[SHORT PROBLEM]: In the part of the records that opens at their start and closes with the line containing "199H30V183L19 176V168L11 165V158H0V202L23", switch "evenodd" to "nonzero" and change nothing else. Give only that part, without the pictures.

Saved data entries
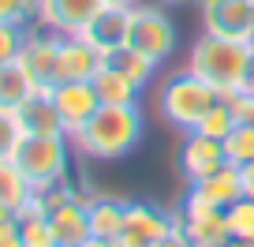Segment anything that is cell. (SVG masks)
<instances>
[{
    "mask_svg": "<svg viewBox=\"0 0 254 247\" xmlns=\"http://www.w3.org/2000/svg\"><path fill=\"white\" fill-rule=\"evenodd\" d=\"M26 199H30V183L19 176V168L11 165V158H0V202L23 210Z\"/></svg>",
    "mask_w": 254,
    "mask_h": 247,
    "instance_id": "obj_24",
    "label": "cell"
},
{
    "mask_svg": "<svg viewBox=\"0 0 254 247\" xmlns=\"http://www.w3.org/2000/svg\"><path fill=\"white\" fill-rule=\"evenodd\" d=\"M217 247H254V240H243V236H228L224 244H217Z\"/></svg>",
    "mask_w": 254,
    "mask_h": 247,
    "instance_id": "obj_31",
    "label": "cell"
},
{
    "mask_svg": "<svg viewBox=\"0 0 254 247\" xmlns=\"http://www.w3.org/2000/svg\"><path fill=\"white\" fill-rule=\"evenodd\" d=\"M105 4H112V8H135V4H142V0H105Z\"/></svg>",
    "mask_w": 254,
    "mask_h": 247,
    "instance_id": "obj_35",
    "label": "cell"
},
{
    "mask_svg": "<svg viewBox=\"0 0 254 247\" xmlns=\"http://www.w3.org/2000/svg\"><path fill=\"white\" fill-rule=\"evenodd\" d=\"M11 165L30 183V191L45 187V183H56L71 168V139L67 135H23L15 154H11Z\"/></svg>",
    "mask_w": 254,
    "mask_h": 247,
    "instance_id": "obj_4",
    "label": "cell"
},
{
    "mask_svg": "<svg viewBox=\"0 0 254 247\" xmlns=\"http://www.w3.org/2000/svg\"><path fill=\"white\" fill-rule=\"evenodd\" d=\"M23 41H26V26L0 23V68H8L11 60H19V53H23Z\"/></svg>",
    "mask_w": 254,
    "mask_h": 247,
    "instance_id": "obj_28",
    "label": "cell"
},
{
    "mask_svg": "<svg viewBox=\"0 0 254 247\" xmlns=\"http://www.w3.org/2000/svg\"><path fill=\"white\" fill-rule=\"evenodd\" d=\"M142 109L138 105H101L71 139V146L90 161H120L142 139Z\"/></svg>",
    "mask_w": 254,
    "mask_h": 247,
    "instance_id": "obj_1",
    "label": "cell"
},
{
    "mask_svg": "<svg viewBox=\"0 0 254 247\" xmlns=\"http://www.w3.org/2000/svg\"><path fill=\"white\" fill-rule=\"evenodd\" d=\"M15 214H19L15 206H8V202H0V225H4V221H15Z\"/></svg>",
    "mask_w": 254,
    "mask_h": 247,
    "instance_id": "obj_32",
    "label": "cell"
},
{
    "mask_svg": "<svg viewBox=\"0 0 254 247\" xmlns=\"http://www.w3.org/2000/svg\"><path fill=\"white\" fill-rule=\"evenodd\" d=\"M187 68L221 94H239V90L254 86V45L202 30V38L190 45Z\"/></svg>",
    "mask_w": 254,
    "mask_h": 247,
    "instance_id": "obj_2",
    "label": "cell"
},
{
    "mask_svg": "<svg viewBox=\"0 0 254 247\" xmlns=\"http://www.w3.org/2000/svg\"><path fill=\"white\" fill-rule=\"evenodd\" d=\"M224 165H228V158H224L221 139H206V135H198V131H187V139H183V146H180V168H183V176H187V183L206 180V176H213L217 168H224Z\"/></svg>",
    "mask_w": 254,
    "mask_h": 247,
    "instance_id": "obj_11",
    "label": "cell"
},
{
    "mask_svg": "<svg viewBox=\"0 0 254 247\" xmlns=\"http://www.w3.org/2000/svg\"><path fill=\"white\" fill-rule=\"evenodd\" d=\"M243 180H247V195L254 199V165H251V168H243Z\"/></svg>",
    "mask_w": 254,
    "mask_h": 247,
    "instance_id": "obj_33",
    "label": "cell"
},
{
    "mask_svg": "<svg viewBox=\"0 0 254 247\" xmlns=\"http://www.w3.org/2000/svg\"><path fill=\"white\" fill-rule=\"evenodd\" d=\"M176 41H180V30L168 19L165 4L142 0V4L131 8V34H127V45L131 49H138V53H146L150 60L161 64V60H168L176 53Z\"/></svg>",
    "mask_w": 254,
    "mask_h": 247,
    "instance_id": "obj_5",
    "label": "cell"
},
{
    "mask_svg": "<svg viewBox=\"0 0 254 247\" xmlns=\"http://www.w3.org/2000/svg\"><path fill=\"white\" fill-rule=\"evenodd\" d=\"M53 236L60 247H86L90 244V195L79 191L75 199H67L60 210L49 214Z\"/></svg>",
    "mask_w": 254,
    "mask_h": 247,
    "instance_id": "obj_12",
    "label": "cell"
},
{
    "mask_svg": "<svg viewBox=\"0 0 254 247\" xmlns=\"http://www.w3.org/2000/svg\"><path fill=\"white\" fill-rule=\"evenodd\" d=\"M236 124H239V120H236V109H232V105L224 101V94H221V101H217L213 109L198 120V128H194V131H198V135H206V139H221V143H224V139L236 131Z\"/></svg>",
    "mask_w": 254,
    "mask_h": 247,
    "instance_id": "obj_23",
    "label": "cell"
},
{
    "mask_svg": "<svg viewBox=\"0 0 254 247\" xmlns=\"http://www.w3.org/2000/svg\"><path fill=\"white\" fill-rule=\"evenodd\" d=\"M187 195H194V199H206V202H213V206L228 210L232 202H239V199L247 195L243 168H236V165L217 168L213 176H206V180H198V183H190V187H187Z\"/></svg>",
    "mask_w": 254,
    "mask_h": 247,
    "instance_id": "obj_16",
    "label": "cell"
},
{
    "mask_svg": "<svg viewBox=\"0 0 254 247\" xmlns=\"http://www.w3.org/2000/svg\"><path fill=\"white\" fill-rule=\"evenodd\" d=\"M105 64H112L116 72H124L127 79L138 82V86H146V82L153 79V72H157V60H150L146 53H138V49H131V45L109 53V56H105Z\"/></svg>",
    "mask_w": 254,
    "mask_h": 247,
    "instance_id": "obj_22",
    "label": "cell"
},
{
    "mask_svg": "<svg viewBox=\"0 0 254 247\" xmlns=\"http://www.w3.org/2000/svg\"><path fill=\"white\" fill-rule=\"evenodd\" d=\"M53 101L60 109V120H64V128H67V135H75L101 109V97H97L94 82H60L53 90Z\"/></svg>",
    "mask_w": 254,
    "mask_h": 247,
    "instance_id": "obj_13",
    "label": "cell"
},
{
    "mask_svg": "<svg viewBox=\"0 0 254 247\" xmlns=\"http://www.w3.org/2000/svg\"><path fill=\"white\" fill-rule=\"evenodd\" d=\"M60 41H64V34H53V30H45V26H38V23L26 26V41H23L19 60L26 64V72L38 82V90H56L64 82Z\"/></svg>",
    "mask_w": 254,
    "mask_h": 247,
    "instance_id": "obj_6",
    "label": "cell"
},
{
    "mask_svg": "<svg viewBox=\"0 0 254 247\" xmlns=\"http://www.w3.org/2000/svg\"><path fill=\"white\" fill-rule=\"evenodd\" d=\"M127 217V199H112V195H94L90 199V240H120Z\"/></svg>",
    "mask_w": 254,
    "mask_h": 247,
    "instance_id": "obj_18",
    "label": "cell"
},
{
    "mask_svg": "<svg viewBox=\"0 0 254 247\" xmlns=\"http://www.w3.org/2000/svg\"><path fill=\"white\" fill-rule=\"evenodd\" d=\"M15 221H19V240H23V247H60L56 236H53V225H49V214H41L38 206L26 202L15 214Z\"/></svg>",
    "mask_w": 254,
    "mask_h": 247,
    "instance_id": "obj_21",
    "label": "cell"
},
{
    "mask_svg": "<svg viewBox=\"0 0 254 247\" xmlns=\"http://www.w3.org/2000/svg\"><path fill=\"white\" fill-rule=\"evenodd\" d=\"M38 19V0H0V23L30 26Z\"/></svg>",
    "mask_w": 254,
    "mask_h": 247,
    "instance_id": "obj_27",
    "label": "cell"
},
{
    "mask_svg": "<svg viewBox=\"0 0 254 247\" xmlns=\"http://www.w3.org/2000/svg\"><path fill=\"white\" fill-rule=\"evenodd\" d=\"M157 4H190V0H157Z\"/></svg>",
    "mask_w": 254,
    "mask_h": 247,
    "instance_id": "obj_36",
    "label": "cell"
},
{
    "mask_svg": "<svg viewBox=\"0 0 254 247\" xmlns=\"http://www.w3.org/2000/svg\"><path fill=\"white\" fill-rule=\"evenodd\" d=\"M224 158H228V165H236V168H251L254 165V128L251 124H236V131L224 139Z\"/></svg>",
    "mask_w": 254,
    "mask_h": 247,
    "instance_id": "obj_25",
    "label": "cell"
},
{
    "mask_svg": "<svg viewBox=\"0 0 254 247\" xmlns=\"http://www.w3.org/2000/svg\"><path fill=\"white\" fill-rule=\"evenodd\" d=\"M206 34L254 45V0H202Z\"/></svg>",
    "mask_w": 254,
    "mask_h": 247,
    "instance_id": "obj_8",
    "label": "cell"
},
{
    "mask_svg": "<svg viewBox=\"0 0 254 247\" xmlns=\"http://www.w3.org/2000/svg\"><path fill=\"white\" fill-rule=\"evenodd\" d=\"M90 82H94L101 105H138V90H142V86H138V82H131L124 72H116L112 64H105Z\"/></svg>",
    "mask_w": 254,
    "mask_h": 247,
    "instance_id": "obj_19",
    "label": "cell"
},
{
    "mask_svg": "<svg viewBox=\"0 0 254 247\" xmlns=\"http://www.w3.org/2000/svg\"><path fill=\"white\" fill-rule=\"evenodd\" d=\"M86 247H124V244H120V240H97V236H94Z\"/></svg>",
    "mask_w": 254,
    "mask_h": 247,
    "instance_id": "obj_34",
    "label": "cell"
},
{
    "mask_svg": "<svg viewBox=\"0 0 254 247\" xmlns=\"http://www.w3.org/2000/svg\"><path fill=\"white\" fill-rule=\"evenodd\" d=\"M34 90H38V82L30 79V72H26L23 60H11L8 68H0V109L15 112Z\"/></svg>",
    "mask_w": 254,
    "mask_h": 247,
    "instance_id": "obj_20",
    "label": "cell"
},
{
    "mask_svg": "<svg viewBox=\"0 0 254 247\" xmlns=\"http://www.w3.org/2000/svg\"><path fill=\"white\" fill-rule=\"evenodd\" d=\"M127 34H131V8H112L109 4V8L82 30V38L109 56V53H116V49L127 45Z\"/></svg>",
    "mask_w": 254,
    "mask_h": 247,
    "instance_id": "obj_17",
    "label": "cell"
},
{
    "mask_svg": "<svg viewBox=\"0 0 254 247\" xmlns=\"http://www.w3.org/2000/svg\"><path fill=\"white\" fill-rule=\"evenodd\" d=\"M150 247H190V240H187V232H183V225H180V229H172L165 240H157V244H150Z\"/></svg>",
    "mask_w": 254,
    "mask_h": 247,
    "instance_id": "obj_30",
    "label": "cell"
},
{
    "mask_svg": "<svg viewBox=\"0 0 254 247\" xmlns=\"http://www.w3.org/2000/svg\"><path fill=\"white\" fill-rule=\"evenodd\" d=\"M228 232L243 236V240H254V199L251 195H243L239 202L228 206Z\"/></svg>",
    "mask_w": 254,
    "mask_h": 247,
    "instance_id": "obj_26",
    "label": "cell"
},
{
    "mask_svg": "<svg viewBox=\"0 0 254 247\" xmlns=\"http://www.w3.org/2000/svg\"><path fill=\"white\" fill-rule=\"evenodd\" d=\"M217 101H221V90L209 86L206 79H198L190 68L168 75V82L157 94V109H161V116H165V124H172V128H180V131H194L198 120L206 116Z\"/></svg>",
    "mask_w": 254,
    "mask_h": 247,
    "instance_id": "obj_3",
    "label": "cell"
},
{
    "mask_svg": "<svg viewBox=\"0 0 254 247\" xmlns=\"http://www.w3.org/2000/svg\"><path fill=\"white\" fill-rule=\"evenodd\" d=\"M23 139V128H19V120L11 109H0V158H11Z\"/></svg>",
    "mask_w": 254,
    "mask_h": 247,
    "instance_id": "obj_29",
    "label": "cell"
},
{
    "mask_svg": "<svg viewBox=\"0 0 254 247\" xmlns=\"http://www.w3.org/2000/svg\"><path fill=\"white\" fill-rule=\"evenodd\" d=\"M105 8H109L105 0H38L34 23L53 34H82Z\"/></svg>",
    "mask_w": 254,
    "mask_h": 247,
    "instance_id": "obj_10",
    "label": "cell"
},
{
    "mask_svg": "<svg viewBox=\"0 0 254 247\" xmlns=\"http://www.w3.org/2000/svg\"><path fill=\"white\" fill-rule=\"evenodd\" d=\"M180 225H183V232H187V240L198 244V247H217V244H224V240L232 236L228 232V210L213 206V202H206V199H194V195L183 199Z\"/></svg>",
    "mask_w": 254,
    "mask_h": 247,
    "instance_id": "obj_9",
    "label": "cell"
},
{
    "mask_svg": "<svg viewBox=\"0 0 254 247\" xmlns=\"http://www.w3.org/2000/svg\"><path fill=\"white\" fill-rule=\"evenodd\" d=\"M60 68H64V82H90L105 68V53L97 45H90L82 34H64Z\"/></svg>",
    "mask_w": 254,
    "mask_h": 247,
    "instance_id": "obj_14",
    "label": "cell"
},
{
    "mask_svg": "<svg viewBox=\"0 0 254 247\" xmlns=\"http://www.w3.org/2000/svg\"><path fill=\"white\" fill-rule=\"evenodd\" d=\"M15 120L23 128V135H67V128L60 120V109L53 101V90H34L15 109Z\"/></svg>",
    "mask_w": 254,
    "mask_h": 247,
    "instance_id": "obj_15",
    "label": "cell"
},
{
    "mask_svg": "<svg viewBox=\"0 0 254 247\" xmlns=\"http://www.w3.org/2000/svg\"><path fill=\"white\" fill-rule=\"evenodd\" d=\"M172 229H180V210H165V206H153V202H127L120 244L124 247H150L157 240H165Z\"/></svg>",
    "mask_w": 254,
    "mask_h": 247,
    "instance_id": "obj_7",
    "label": "cell"
},
{
    "mask_svg": "<svg viewBox=\"0 0 254 247\" xmlns=\"http://www.w3.org/2000/svg\"><path fill=\"white\" fill-rule=\"evenodd\" d=\"M190 247H198V244H190Z\"/></svg>",
    "mask_w": 254,
    "mask_h": 247,
    "instance_id": "obj_37",
    "label": "cell"
}]
</instances>
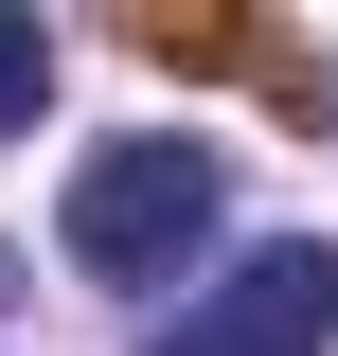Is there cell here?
I'll return each instance as SVG.
<instances>
[{
    "label": "cell",
    "instance_id": "1",
    "mask_svg": "<svg viewBox=\"0 0 338 356\" xmlns=\"http://www.w3.org/2000/svg\"><path fill=\"white\" fill-rule=\"evenodd\" d=\"M214 143L196 125H143V143H89V178H72V267L89 285H178V250L214 232Z\"/></svg>",
    "mask_w": 338,
    "mask_h": 356
},
{
    "label": "cell",
    "instance_id": "2",
    "mask_svg": "<svg viewBox=\"0 0 338 356\" xmlns=\"http://www.w3.org/2000/svg\"><path fill=\"white\" fill-rule=\"evenodd\" d=\"M321 339H338V250L321 232L250 250L232 285H196V303L161 321V356H321Z\"/></svg>",
    "mask_w": 338,
    "mask_h": 356
},
{
    "label": "cell",
    "instance_id": "3",
    "mask_svg": "<svg viewBox=\"0 0 338 356\" xmlns=\"http://www.w3.org/2000/svg\"><path fill=\"white\" fill-rule=\"evenodd\" d=\"M125 54H143V72H267V89H303V54L267 36V18H214V0H161V18H125Z\"/></svg>",
    "mask_w": 338,
    "mask_h": 356
},
{
    "label": "cell",
    "instance_id": "4",
    "mask_svg": "<svg viewBox=\"0 0 338 356\" xmlns=\"http://www.w3.org/2000/svg\"><path fill=\"white\" fill-rule=\"evenodd\" d=\"M36 89H54V18L0 0V125H36Z\"/></svg>",
    "mask_w": 338,
    "mask_h": 356
},
{
    "label": "cell",
    "instance_id": "5",
    "mask_svg": "<svg viewBox=\"0 0 338 356\" xmlns=\"http://www.w3.org/2000/svg\"><path fill=\"white\" fill-rule=\"evenodd\" d=\"M0 303H18V250H0Z\"/></svg>",
    "mask_w": 338,
    "mask_h": 356
}]
</instances>
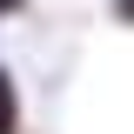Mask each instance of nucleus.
I'll return each instance as SVG.
<instances>
[{"label":"nucleus","mask_w":134,"mask_h":134,"mask_svg":"<svg viewBox=\"0 0 134 134\" xmlns=\"http://www.w3.org/2000/svg\"><path fill=\"white\" fill-rule=\"evenodd\" d=\"M0 134H27V94L7 60H0Z\"/></svg>","instance_id":"f257e3e1"},{"label":"nucleus","mask_w":134,"mask_h":134,"mask_svg":"<svg viewBox=\"0 0 134 134\" xmlns=\"http://www.w3.org/2000/svg\"><path fill=\"white\" fill-rule=\"evenodd\" d=\"M107 20L114 27H134V0H107Z\"/></svg>","instance_id":"f03ea898"},{"label":"nucleus","mask_w":134,"mask_h":134,"mask_svg":"<svg viewBox=\"0 0 134 134\" xmlns=\"http://www.w3.org/2000/svg\"><path fill=\"white\" fill-rule=\"evenodd\" d=\"M27 14V0H0V20H20Z\"/></svg>","instance_id":"7ed1b4c3"}]
</instances>
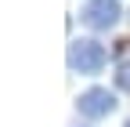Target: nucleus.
Returning a JSON list of instances; mask_svg holds the SVG:
<instances>
[{
    "label": "nucleus",
    "mask_w": 130,
    "mask_h": 127,
    "mask_svg": "<svg viewBox=\"0 0 130 127\" xmlns=\"http://www.w3.org/2000/svg\"><path fill=\"white\" fill-rule=\"evenodd\" d=\"M105 62H108L105 44H98V40H72L69 44V69L72 73H83V76L101 73Z\"/></svg>",
    "instance_id": "1"
},
{
    "label": "nucleus",
    "mask_w": 130,
    "mask_h": 127,
    "mask_svg": "<svg viewBox=\"0 0 130 127\" xmlns=\"http://www.w3.org/2000/svg\"><path fill=\"white\" fill-rule=\"evenodd\" d=\"M76 105H79V113L87 120H101V116H108L112 109H116V94L108 87H90V91H83L76 98Z\"/></svg>",
    "instance_id": "2"
},
{
    "label": "nucleus",
    "mask_w": 130,
    "mask_h": 127,
    "mask_svg": "<svg viewBox=\"0 0 130 127\" xmlns=\"http://www.w3.org/2000/svg\"><path fill=\"white\" fill-rule=\"evenodd\" d=\"M119 0H87V7H83V26H90V29H112L119 22Z\"/></svg>",
    "instance_id": "3"
},
{
    "label": "nucleus",
    "mask_w": 130,
    "mask_h": 127,
    "mask_svg": "<svg viewBox=\"0 0 130 127\" xmlns=\"http://www.w3.org/2000/svg\"><path fill=\"white\" fill-rule=\"evenodd\" d=\"M116 84H119L123 91H130V62H123V66L116 69Z\"/></svg>",
    "instance_id": "4"
},
{
    "label": "nucleus",
    "mask_w": 130,
    "mask_h": 127,
    "mask_svg": "<svg viewBox=\"0 0 130 127\" xmlns=\"http://www.w3.org/2000/svg\"><path fill=\"white\" fill-rule=\"evenodd\" d=\"M126 127H130V120H126Z\"/></svg>",
    "instance_id": "5"
}]
</instances>
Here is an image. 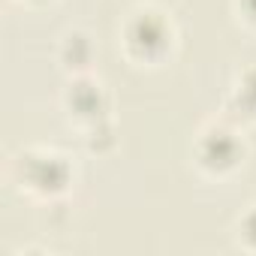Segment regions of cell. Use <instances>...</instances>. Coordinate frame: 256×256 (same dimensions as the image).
<instances>
[{
    "instance_id": "6da1fadb",
    "label": "cell",
    "mask_w": 256,
    "mask_h": 256,
    "mask_svg": "<svg viewBox=\"0 0 256 256\" xmlns=\"http://www.w3.org/2000/svg\"><path fill=\"white\" fill-rule=\"evenodd\" d=\"M16 181L22 184V190L34 193L40 199H60L72 187L76 169L58 151L30 148L16 160Z\"/></svg>"
},
{
    "instance_id": "7a4b0ae2",
    "label": "cell",
    "mask_w": 256,
    "mask_h": 256,
    "mask_svg": "<svg viewBox=\"0 0 256 256\" xmlns=\"http://www.w3.org/2000/svg\"><path fill=\"white\" fill-rule=\"evenodd\" d=\"M124 52L139 64H160L172 54L175 46V28L172 22L157 10H139L124 22L120 30Z\"/></svg>"
},
{
    "instance_id": "3957f363",
    "label": "cell",
    "mask_w": 256,
    "mask_h": 256,
    "mask_svg": "<svg viewBox=\"0 0 256 256\" xmlns=\"http://www.w3.org/2000/svg\"><path fill=\"white\" fill-rule=\"evenodd\" d=\"M244 157H247V145H244L241 133L229 124L205 126L193 145V160H196L199 172H205L211 178L232 175L244 163Z\"/></svg>"
},
{
    "instance_id": "277c9868",
    "label": "cell",
    "mask_w": 256,
    "mask_h": 256,
    "mask_svg": "<svg viewBox=\"0 0 256 256\" xmlns=\"http://www.w3.org/2000/svg\"><path fill=\"white\" fill-rule=\"evenodd\" d=\"M64 108L70 112L72 120L88 126V124H96L102 118H112V96H108L102 82H96L88 72H82V76H72V82L66 84Z\"/></svg>"
},
{
    "instance_id": "5b68a950",
    "label": "cell",
    "mask_w": 256,
    "mask_h": 256,
    "mask_svg": "<svg viewBox=\"0 0 256 256\" xmlns=\"http://www.w3.org/2000/svg\"><path fill=\"white\" fill-rule=\"evenodd\" d=\"M58 58H60L64 70H70L72 76H82V72L90 70V64H94V58H96L94 40H90L84 30H70V34L60 40Z\"/></svg>"
},
{
    "instance_id": "8992f818",
    "label": "cell",
    "mask_w": 256,
    "mask_h": 256,
    "mask_svg": "<svg viewBox=\"0 0 256 256\" xmlns=\"http://www.w3.org/2000/svg\"><path fill=\"white\" fill-rule=\"evenodd\" d=\"M226 106L235 112L238 120H256V66H247L235 78V84L226 96Z\"/></svg>"
},
{
    "instance_id": "52a82bcc",
    "label": "cell",
    "mask_w": 256,
    "mask_h": 256,
    "mask_svg": "<svg viewBox=\"0 0 256 256\" xmlns=\"http://www.w3.org/2000/svg\"><path fill=\"white\" fill-rule=\"evenodd\" d=\"M84 148H88L90 154H96V157L112 154V151L118 148V133H114L112 118H102V120L84 126Z\"/></svg>"
},
{
    "instance_id": "ba28073f",
    "label": "cell",
    "mask_w": 256,
    "mask_h": 256,
    "mask_svg": "<svg viewBox=\"0 0 256 256\" xmlns=\"http://www.w3.org/2000/svg\"><path fill=\"white\" fill-rule=\"evenodd\" d=\"M235 238H238V244H241L244 250H256V205H250V208L238 217V223H235Z\"/></svg>"
},
{
    "instance_id": "9c48e42d",
    "label": "cell",
    "mask_w": 256,
    "mask_h": 256,
    "mask_svg": "<svg viewBox=\"0 0 256 256\" xmlns=\"http://www.w3.org/2000/svg\"><path fill=\"white\" fill-rule=\"evenodd\" d=\"M235 10H238V16H241L247 24L256 28V0H235Z\"/></svg>"
},
{
    "instance_id": "30bf717a",
    "label": "cell",
    "mask_w": 256,
    "mask_h": 256,
    "mask_svg": "<svg viewBox=\"0 0 256 256\" xmlns=\"http://www.w3.org/2000/svg\"><path fill=\"white\" fill-rule=\"evenodd\" d=\"M36 4H46V0H36Z\"/></svg>"
}]
</instances>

[EXERCISE RESPONSE]:
Segment anything that is cell. (SVG masks)
<instances>
[{
    "mask_svg": "<svg viewBox=\"0 0 254 247\" xmlns=\"http://www.w3.org/2000/svg\"><path fill=\"white\" fill-rule=\"nonzero\" d=\"M26 199H30V183L19 176V168L11 165V158H0V202L23 210Z\"/></svg>",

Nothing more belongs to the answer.